TASK STATEMENT – Retype each entry below exactly as it stands.
EXERCISE MATERIALS section start
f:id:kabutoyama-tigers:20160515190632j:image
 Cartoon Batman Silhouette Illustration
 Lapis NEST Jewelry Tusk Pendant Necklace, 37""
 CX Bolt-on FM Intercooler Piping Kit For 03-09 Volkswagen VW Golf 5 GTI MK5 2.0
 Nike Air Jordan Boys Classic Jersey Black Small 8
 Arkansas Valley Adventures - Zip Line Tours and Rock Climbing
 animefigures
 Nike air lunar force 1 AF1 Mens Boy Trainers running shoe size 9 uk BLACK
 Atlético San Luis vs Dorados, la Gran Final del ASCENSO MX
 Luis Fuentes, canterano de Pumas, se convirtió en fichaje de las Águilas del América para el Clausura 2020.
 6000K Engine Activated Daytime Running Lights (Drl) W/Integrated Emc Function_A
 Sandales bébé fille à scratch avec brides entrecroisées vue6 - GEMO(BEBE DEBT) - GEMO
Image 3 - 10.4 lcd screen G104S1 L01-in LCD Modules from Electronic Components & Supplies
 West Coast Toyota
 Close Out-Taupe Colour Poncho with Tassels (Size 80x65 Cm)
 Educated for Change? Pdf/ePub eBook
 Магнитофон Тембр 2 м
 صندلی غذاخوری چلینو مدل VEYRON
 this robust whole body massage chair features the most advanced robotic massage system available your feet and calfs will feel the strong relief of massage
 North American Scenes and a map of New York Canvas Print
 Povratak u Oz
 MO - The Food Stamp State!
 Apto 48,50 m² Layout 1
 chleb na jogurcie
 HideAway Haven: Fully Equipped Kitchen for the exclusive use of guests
EXERCISE MATERIALS section end
ANSWER BELOW –
f:id:kabutoyama-tigers:20160515190632j:image
 Cartoon Batman Silhouette Illustration
 Lapis NEST Jewelry Tusk Pendant Necklace, 37""
 CX Bolt-on FM Intercooler Piping Kit For 03-09 Volkswagen VW Golf 5 GTI MK5 2.0
 Nike Air Jordan Boys Classic Jersey Black Small 8
 Arkansas Valley Adventures - Zip Line Tours and Rock Climbing
 animefigures
 Nike air lunar force 1 AF1 Mens Boy Trainers running shoe size 9 uk BLACK
 Atlético San Luis vs Dorados, la Gran Final del ASCENSO MX
 Luis Fuentes, canterano de Pumas, se convirtió en fichaje de las Águilas del América para el Clausura 2020.
 6000K Engine Activated Daytime Running Lights (Drl) W/Integrated Emc Function_A
 Sandales bébé fille à scratch avec brides entrecroisées vue6 - GEMO(BEBE DEBT) - GEMO
Image 3 - 10.4 lcd screen G104S1 L01-in LCD Modules from Electronic Components & Supplies
 West Coast Toyota
 Close Out-Taupe Colour Poncho with Tassels (Size 80x65 Cm)
 Educated for Change? Pdf/ePub eBook
 Магнитофон Тембр 2 м
 صندلی غذاخوری چلینو مدل VEYRON
 this robust whole body massage chair features the most advanced robotic massage system available your feet and calfs will feel the strong relief of massage
 North American Scenes and a map of New York Canvas Print
 Povratak u Oz
 MO - The Food Stamp State!
 Apto 48,50 m² Layout 1
 chleb na jogurcie
 HideAway Haven: Fully Equipped Kitchen for the exclusive use of guests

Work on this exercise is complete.